Various writers who have mentioned this author, speak of him in very different language, according to their religious and political principles. From his works, however, it is evident, that, both as a Latin poet and prose writer, he hath been rarely equalled since the reign of Augustus; nor is he less deserving of remembrance as a friend to the natural liberties of mankind, in opposition to usurpation and tyranny. "The happy genius of Buchanan (says Dr Robertson), equally formed to excel in prose and verse, more various, more original, and more elegant, than that of almost any other modern who writes in Latin, reflects, with regard to this particular, the greatest lustre on his country." To his memory an obelisk 100 feet high was erected by subscription in 1788, at Killearn the place of his nativity, designed by Mr J. Craig nephew to the celebrated poet Thomson.
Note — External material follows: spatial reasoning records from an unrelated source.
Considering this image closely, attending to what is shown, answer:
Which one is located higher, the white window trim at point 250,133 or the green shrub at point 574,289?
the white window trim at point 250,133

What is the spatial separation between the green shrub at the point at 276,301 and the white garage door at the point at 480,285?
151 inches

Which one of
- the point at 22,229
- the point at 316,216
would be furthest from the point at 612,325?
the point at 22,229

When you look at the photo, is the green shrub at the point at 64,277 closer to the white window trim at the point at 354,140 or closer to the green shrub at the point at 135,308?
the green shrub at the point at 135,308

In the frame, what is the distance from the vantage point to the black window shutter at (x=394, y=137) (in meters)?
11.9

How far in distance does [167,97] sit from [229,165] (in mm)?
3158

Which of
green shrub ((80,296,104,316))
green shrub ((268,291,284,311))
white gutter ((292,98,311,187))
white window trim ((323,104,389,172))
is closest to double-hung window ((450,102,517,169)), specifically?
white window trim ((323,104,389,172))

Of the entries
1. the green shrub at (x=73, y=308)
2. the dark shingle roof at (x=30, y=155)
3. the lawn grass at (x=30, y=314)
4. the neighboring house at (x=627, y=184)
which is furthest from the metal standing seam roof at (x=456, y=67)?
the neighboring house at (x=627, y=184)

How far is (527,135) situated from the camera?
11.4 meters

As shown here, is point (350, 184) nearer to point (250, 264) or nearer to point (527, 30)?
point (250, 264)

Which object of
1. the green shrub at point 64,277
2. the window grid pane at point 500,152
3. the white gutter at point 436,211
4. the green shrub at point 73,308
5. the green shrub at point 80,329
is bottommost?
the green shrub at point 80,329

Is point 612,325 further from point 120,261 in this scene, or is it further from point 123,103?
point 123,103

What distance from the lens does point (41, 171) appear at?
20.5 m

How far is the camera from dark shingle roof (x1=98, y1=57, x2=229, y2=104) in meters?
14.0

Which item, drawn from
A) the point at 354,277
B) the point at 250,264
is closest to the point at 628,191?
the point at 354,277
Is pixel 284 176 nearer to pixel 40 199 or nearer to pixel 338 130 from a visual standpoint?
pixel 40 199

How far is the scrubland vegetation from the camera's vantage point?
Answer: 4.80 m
The following is a list of his works. 1. Rerum Scoticarum, &c. 2. Psalmorum Davidis paraphrasis poetica. 3. De jure regni apud Scotos Dialogus. 4. Psalmus civ. cum judicio Barclaii, &c. 5. Psalmus cxx. cum analysi organica Beuzerti. 6. Baptistes, five Catastomia. 7. Alcælis, tragodia. 8. Tragedia sacra, et extera. 9. De Calo recepto carmen, apud Stephan. 10. Franciscanus et Fratres, &c. 11. Elegiae, Silvae, &c. 12. Despera Herborna. 13. Poemata. 14. Satyra in cardinalem Lotharingium. 15. Rudimenta grammatices, Tho. Linacri ex Anglico sermone in Latinum vers. 16. An admonition to the true lords. 17. De profidia. 18. Chamaeleon, 1572. 19. Ad viros fulisci epistle. 20. Litera reginae Scoticae ad com. Bothwell. 21. A detection of the doings of Mary queen of Scots, and of James earl of Bothwell, against Henry Lord Darnly. 22. Vita ab ipso scripta biennio ante mortem, cum commentario D. Rob. Sibbaldi, M. D. 23. Life of Mary queen of Scots. These have been severally printed often, and in various countries. An edition of them all collected together was printed at Edinburgh in 1704, in 2 vols. folio.